* Rows:
___
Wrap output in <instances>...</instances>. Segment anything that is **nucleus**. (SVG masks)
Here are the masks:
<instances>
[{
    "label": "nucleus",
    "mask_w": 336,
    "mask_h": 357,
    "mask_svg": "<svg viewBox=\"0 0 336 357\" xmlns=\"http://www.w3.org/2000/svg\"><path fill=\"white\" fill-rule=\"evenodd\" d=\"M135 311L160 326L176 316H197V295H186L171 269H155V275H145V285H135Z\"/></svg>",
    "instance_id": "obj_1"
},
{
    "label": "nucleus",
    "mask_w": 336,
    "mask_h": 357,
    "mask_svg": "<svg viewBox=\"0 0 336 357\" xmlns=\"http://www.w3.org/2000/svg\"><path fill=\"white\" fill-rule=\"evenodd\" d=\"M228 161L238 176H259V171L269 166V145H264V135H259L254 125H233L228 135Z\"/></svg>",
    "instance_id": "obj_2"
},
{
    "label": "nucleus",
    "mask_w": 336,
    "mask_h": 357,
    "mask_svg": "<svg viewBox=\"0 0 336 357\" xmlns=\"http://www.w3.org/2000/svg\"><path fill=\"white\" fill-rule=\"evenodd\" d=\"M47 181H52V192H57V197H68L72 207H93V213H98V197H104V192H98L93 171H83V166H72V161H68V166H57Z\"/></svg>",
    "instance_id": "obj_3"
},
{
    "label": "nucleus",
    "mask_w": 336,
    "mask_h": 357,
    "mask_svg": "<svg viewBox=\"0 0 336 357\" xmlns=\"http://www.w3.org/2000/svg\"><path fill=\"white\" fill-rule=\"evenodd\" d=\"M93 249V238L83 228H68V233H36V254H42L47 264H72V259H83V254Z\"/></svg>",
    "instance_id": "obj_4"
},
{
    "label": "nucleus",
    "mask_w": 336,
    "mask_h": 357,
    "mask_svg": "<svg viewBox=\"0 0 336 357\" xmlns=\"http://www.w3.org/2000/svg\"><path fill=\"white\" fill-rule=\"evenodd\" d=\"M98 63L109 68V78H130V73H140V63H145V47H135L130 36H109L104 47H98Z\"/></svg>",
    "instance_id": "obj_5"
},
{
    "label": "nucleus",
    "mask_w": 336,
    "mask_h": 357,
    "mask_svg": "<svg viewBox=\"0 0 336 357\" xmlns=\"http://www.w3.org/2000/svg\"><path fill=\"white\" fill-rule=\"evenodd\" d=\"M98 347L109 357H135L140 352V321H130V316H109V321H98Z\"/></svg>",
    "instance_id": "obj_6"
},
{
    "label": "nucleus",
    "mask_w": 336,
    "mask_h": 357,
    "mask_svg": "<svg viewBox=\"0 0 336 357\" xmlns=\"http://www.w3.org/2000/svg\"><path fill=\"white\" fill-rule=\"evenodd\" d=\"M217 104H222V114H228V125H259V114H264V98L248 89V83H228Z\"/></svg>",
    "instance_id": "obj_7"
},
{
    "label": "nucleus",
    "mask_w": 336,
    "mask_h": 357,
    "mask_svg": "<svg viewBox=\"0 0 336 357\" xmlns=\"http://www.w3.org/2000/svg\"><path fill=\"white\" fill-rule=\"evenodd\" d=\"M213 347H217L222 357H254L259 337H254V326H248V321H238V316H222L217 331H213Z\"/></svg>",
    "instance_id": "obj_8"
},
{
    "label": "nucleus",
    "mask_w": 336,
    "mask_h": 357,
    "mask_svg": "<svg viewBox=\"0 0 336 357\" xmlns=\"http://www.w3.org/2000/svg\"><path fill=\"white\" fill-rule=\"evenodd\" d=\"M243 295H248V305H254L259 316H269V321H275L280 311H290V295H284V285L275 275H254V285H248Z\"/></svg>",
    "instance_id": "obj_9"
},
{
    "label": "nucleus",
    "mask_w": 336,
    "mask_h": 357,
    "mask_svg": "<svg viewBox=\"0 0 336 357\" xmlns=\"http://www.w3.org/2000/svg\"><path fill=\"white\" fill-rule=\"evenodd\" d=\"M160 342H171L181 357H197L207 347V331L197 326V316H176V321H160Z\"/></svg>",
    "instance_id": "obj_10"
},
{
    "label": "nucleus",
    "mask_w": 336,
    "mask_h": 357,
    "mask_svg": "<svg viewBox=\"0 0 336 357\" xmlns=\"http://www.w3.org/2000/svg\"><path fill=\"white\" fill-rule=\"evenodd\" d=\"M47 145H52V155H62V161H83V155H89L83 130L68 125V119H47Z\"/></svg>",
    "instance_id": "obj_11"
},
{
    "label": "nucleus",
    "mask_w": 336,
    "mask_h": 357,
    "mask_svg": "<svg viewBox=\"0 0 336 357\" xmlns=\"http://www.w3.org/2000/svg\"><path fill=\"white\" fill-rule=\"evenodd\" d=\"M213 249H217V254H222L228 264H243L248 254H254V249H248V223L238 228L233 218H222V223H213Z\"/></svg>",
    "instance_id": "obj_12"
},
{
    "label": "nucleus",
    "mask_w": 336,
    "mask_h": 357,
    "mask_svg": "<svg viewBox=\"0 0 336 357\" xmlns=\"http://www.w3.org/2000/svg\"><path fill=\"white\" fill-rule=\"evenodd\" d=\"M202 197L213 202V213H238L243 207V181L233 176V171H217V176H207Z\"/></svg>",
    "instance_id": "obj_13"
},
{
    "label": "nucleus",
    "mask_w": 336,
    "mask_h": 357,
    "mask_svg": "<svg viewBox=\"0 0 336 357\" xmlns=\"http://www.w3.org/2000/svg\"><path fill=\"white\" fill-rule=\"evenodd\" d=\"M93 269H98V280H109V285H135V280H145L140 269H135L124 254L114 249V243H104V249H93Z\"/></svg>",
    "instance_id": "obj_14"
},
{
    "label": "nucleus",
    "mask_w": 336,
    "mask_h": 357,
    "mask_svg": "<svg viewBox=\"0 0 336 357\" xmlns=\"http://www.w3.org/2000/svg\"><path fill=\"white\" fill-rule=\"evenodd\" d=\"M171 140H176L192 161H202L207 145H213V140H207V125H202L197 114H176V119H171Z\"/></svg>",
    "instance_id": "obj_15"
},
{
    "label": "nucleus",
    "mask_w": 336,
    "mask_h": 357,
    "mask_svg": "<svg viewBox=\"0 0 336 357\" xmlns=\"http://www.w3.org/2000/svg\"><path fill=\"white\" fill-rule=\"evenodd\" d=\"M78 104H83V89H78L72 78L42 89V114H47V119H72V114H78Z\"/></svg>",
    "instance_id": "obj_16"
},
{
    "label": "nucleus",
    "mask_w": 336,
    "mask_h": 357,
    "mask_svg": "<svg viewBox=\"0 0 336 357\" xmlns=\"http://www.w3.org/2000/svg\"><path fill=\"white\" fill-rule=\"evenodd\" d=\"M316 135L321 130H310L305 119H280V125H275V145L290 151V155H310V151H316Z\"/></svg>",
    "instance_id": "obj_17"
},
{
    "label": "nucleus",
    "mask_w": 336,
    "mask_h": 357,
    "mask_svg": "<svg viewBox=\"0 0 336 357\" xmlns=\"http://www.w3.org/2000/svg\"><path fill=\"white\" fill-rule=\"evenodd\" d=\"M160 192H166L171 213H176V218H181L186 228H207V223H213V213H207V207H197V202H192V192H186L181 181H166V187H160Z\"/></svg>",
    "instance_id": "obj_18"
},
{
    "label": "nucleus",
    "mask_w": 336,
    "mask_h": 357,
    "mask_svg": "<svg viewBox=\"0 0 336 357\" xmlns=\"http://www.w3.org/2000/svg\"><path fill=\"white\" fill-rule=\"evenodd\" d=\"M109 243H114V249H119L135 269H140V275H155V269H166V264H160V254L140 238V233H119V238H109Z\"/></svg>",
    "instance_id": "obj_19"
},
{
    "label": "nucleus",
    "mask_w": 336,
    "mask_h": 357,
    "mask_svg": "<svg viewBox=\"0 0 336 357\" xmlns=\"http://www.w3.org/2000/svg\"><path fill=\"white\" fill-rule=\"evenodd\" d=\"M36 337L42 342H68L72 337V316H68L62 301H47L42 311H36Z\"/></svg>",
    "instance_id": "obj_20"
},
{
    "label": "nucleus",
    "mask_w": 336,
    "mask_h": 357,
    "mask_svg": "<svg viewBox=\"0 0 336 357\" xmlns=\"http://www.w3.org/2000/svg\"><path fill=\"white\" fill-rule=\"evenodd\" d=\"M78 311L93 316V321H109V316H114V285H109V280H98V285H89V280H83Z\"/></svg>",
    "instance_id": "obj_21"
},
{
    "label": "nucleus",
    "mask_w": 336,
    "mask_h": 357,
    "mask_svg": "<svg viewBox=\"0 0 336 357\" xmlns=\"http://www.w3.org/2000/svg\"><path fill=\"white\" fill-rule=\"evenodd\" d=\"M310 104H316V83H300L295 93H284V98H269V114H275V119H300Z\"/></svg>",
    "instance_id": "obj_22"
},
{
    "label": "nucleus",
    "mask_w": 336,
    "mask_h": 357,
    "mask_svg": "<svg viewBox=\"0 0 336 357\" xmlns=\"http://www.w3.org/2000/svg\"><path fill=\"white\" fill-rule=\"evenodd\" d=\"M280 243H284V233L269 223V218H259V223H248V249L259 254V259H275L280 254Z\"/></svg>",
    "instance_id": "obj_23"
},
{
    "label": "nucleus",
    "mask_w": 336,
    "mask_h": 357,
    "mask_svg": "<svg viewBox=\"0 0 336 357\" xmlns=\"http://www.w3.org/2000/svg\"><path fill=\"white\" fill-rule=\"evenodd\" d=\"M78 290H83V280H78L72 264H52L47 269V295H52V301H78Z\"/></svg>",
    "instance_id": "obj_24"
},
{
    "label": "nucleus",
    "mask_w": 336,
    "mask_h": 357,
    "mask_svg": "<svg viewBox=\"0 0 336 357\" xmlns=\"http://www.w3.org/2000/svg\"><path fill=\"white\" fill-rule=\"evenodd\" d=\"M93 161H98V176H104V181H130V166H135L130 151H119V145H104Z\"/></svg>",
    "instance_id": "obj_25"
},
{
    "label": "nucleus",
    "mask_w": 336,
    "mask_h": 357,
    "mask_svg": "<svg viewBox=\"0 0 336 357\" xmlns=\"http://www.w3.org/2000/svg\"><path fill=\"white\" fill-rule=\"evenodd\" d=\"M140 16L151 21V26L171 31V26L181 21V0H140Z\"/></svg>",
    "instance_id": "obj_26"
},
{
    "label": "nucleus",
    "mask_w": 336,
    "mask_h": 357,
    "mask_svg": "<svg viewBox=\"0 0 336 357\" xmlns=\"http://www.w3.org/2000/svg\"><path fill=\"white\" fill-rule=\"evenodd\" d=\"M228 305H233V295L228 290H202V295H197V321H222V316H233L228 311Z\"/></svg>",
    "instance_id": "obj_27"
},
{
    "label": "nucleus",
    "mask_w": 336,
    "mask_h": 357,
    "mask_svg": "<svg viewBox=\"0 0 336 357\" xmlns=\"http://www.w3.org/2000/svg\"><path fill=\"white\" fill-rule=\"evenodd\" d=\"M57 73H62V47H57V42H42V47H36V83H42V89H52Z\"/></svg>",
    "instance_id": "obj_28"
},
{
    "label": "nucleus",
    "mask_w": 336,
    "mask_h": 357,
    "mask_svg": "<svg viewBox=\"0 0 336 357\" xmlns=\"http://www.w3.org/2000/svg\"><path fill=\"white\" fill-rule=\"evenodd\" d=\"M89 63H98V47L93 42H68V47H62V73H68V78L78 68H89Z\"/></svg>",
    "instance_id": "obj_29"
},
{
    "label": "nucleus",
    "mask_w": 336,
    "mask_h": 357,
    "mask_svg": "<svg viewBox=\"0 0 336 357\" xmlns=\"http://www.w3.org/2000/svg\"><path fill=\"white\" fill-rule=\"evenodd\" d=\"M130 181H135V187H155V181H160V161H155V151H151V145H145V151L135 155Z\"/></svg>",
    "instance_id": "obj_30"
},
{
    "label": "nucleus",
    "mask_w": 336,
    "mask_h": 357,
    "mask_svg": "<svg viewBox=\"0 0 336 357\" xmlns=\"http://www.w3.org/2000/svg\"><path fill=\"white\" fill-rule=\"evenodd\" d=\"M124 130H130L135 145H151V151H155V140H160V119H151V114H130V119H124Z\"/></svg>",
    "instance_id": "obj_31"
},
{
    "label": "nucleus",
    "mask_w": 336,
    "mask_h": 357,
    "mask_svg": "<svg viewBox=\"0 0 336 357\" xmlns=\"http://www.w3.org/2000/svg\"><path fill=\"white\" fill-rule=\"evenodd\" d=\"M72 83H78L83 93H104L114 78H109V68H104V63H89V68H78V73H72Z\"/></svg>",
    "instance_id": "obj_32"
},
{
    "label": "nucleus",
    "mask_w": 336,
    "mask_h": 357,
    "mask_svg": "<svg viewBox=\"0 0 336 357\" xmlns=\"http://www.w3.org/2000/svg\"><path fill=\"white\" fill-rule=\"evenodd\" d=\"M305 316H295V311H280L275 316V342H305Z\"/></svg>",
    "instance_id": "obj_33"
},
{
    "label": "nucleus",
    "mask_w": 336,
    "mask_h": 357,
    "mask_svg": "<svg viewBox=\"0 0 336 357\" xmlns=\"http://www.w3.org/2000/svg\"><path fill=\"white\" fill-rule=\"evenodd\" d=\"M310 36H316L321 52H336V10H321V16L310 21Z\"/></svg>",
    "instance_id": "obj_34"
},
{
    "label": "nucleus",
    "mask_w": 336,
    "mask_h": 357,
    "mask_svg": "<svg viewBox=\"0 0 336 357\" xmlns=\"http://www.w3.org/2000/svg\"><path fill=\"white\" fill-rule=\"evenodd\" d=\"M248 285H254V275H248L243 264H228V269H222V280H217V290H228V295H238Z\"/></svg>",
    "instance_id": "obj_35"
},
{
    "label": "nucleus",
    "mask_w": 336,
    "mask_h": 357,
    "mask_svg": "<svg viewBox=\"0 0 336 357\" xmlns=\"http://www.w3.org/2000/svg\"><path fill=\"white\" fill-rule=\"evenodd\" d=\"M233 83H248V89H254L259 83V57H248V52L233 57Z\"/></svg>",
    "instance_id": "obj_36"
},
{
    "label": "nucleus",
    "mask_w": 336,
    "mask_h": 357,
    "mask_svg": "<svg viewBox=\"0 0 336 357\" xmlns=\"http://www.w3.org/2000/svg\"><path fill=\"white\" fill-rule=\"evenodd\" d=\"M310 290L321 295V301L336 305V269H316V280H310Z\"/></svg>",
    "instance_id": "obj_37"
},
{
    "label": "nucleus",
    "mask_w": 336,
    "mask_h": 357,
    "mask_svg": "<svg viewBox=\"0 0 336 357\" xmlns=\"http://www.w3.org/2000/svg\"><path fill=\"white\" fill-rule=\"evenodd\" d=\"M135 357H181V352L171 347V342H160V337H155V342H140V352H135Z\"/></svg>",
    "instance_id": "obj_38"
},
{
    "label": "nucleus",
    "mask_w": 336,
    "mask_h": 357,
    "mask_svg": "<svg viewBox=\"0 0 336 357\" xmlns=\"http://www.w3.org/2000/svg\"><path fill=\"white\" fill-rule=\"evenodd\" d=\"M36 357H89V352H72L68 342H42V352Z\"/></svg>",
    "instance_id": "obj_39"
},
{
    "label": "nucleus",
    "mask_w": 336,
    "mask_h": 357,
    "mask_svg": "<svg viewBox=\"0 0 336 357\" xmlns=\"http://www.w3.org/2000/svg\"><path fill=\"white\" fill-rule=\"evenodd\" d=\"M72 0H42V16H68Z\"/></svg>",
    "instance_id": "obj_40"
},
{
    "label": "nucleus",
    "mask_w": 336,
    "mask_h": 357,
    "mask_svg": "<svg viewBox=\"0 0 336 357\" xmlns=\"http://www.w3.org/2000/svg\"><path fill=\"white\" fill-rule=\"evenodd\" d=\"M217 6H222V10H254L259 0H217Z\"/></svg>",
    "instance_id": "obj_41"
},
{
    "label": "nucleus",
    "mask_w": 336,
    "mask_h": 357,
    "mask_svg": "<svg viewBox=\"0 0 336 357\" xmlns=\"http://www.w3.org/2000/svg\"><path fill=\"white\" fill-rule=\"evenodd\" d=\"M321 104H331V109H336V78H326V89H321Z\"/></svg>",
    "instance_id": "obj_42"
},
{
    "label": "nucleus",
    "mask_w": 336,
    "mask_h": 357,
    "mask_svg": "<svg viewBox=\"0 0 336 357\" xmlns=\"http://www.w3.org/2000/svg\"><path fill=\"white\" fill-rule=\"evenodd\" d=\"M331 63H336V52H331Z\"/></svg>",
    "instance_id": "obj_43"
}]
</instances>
___
* Requirements:
From the listing above, select every line that contains the string "masks", treating uppercase and lowercase letters as different.

* The output:
Wrap output in <instances>...</instances>. Segment anything that is **nucleus**. (SVG masks)
Here are the masks:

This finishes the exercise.